All lines from the one containing "scientific name: Bos taurus" to the end of the entries below must be output exactly, and no other lines.
Supplied material: Begin
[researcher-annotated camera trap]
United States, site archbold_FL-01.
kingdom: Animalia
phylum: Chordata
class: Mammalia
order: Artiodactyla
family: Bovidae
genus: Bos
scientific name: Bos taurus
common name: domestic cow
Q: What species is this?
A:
Supplied material: End
Your solution:
scientific name: Bos taurus
common name: domestic cow
Q: What species is this?
A:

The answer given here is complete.